■ ACTIVITY: Drop every picture, then transcribe the remaining data exactly.

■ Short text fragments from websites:
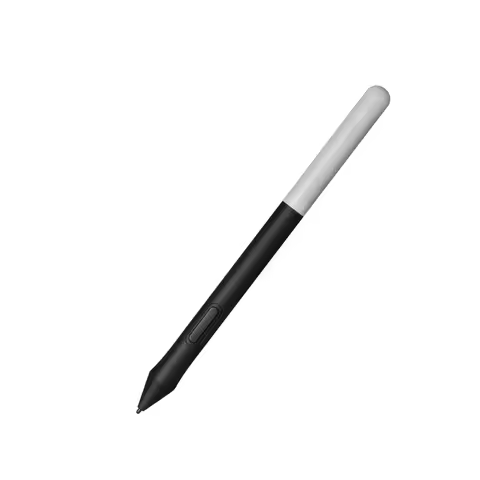 Original for Wacom One Pen 4096 Pressure Levels Creative Pen Display DTC-133 Standard Pen Nibs ACK24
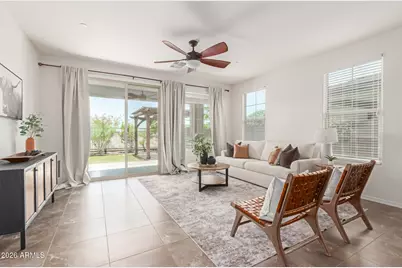 29007 N 120th Drive, Peoria, AZ 85383 - Photo 4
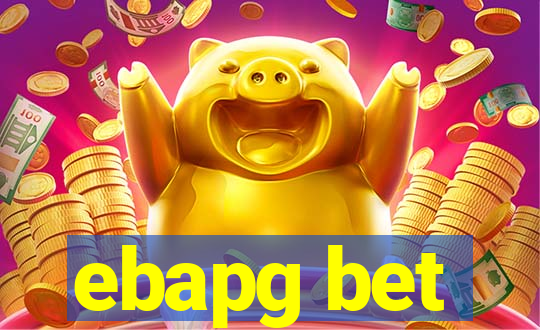 ebapg bet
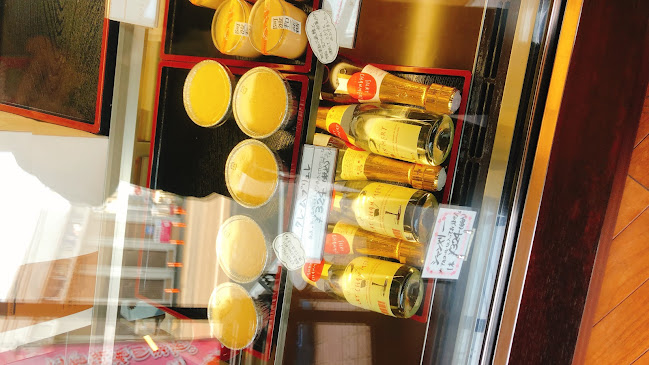 GATEAUX DE L'ERMITAGE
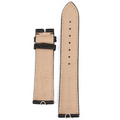 Ball watch BRMCBK20N1068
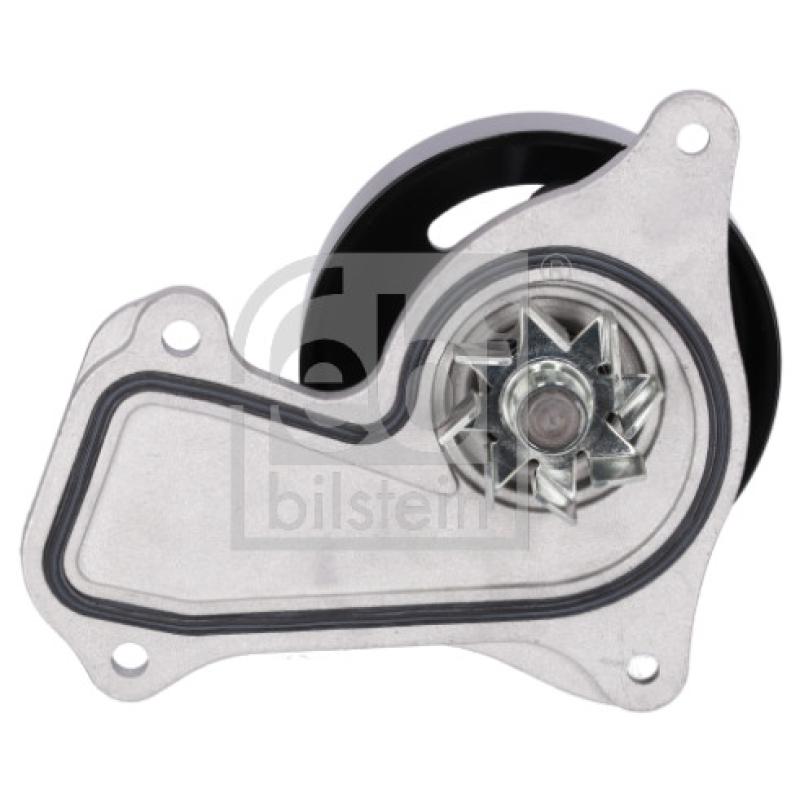 Pompe à eau, refroidissement du moteur FEBI BILSTEIN 183471 - Visuel 1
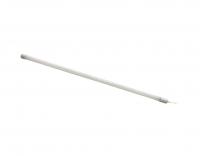 2呎 T8 LED防水燈管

■ WRITTEN RESPONSE:
 Original for Wacom One Pen 4096 Pressure Levels Creative Pen Display DTC-133 Standard Pen Nibs ACK24
 29007 N 120th Drive, Peoria, AZ 85383 - Photo 4
 ebapg bet
 GATEAUX DE L'ERMITAGE
 Ball watch BRMCBK20N1068
 Pompe à eau, refroidissement du moteur FEBI BILSTEIN 183471 - Visuel 1
 2呎 T8 LED防水燈管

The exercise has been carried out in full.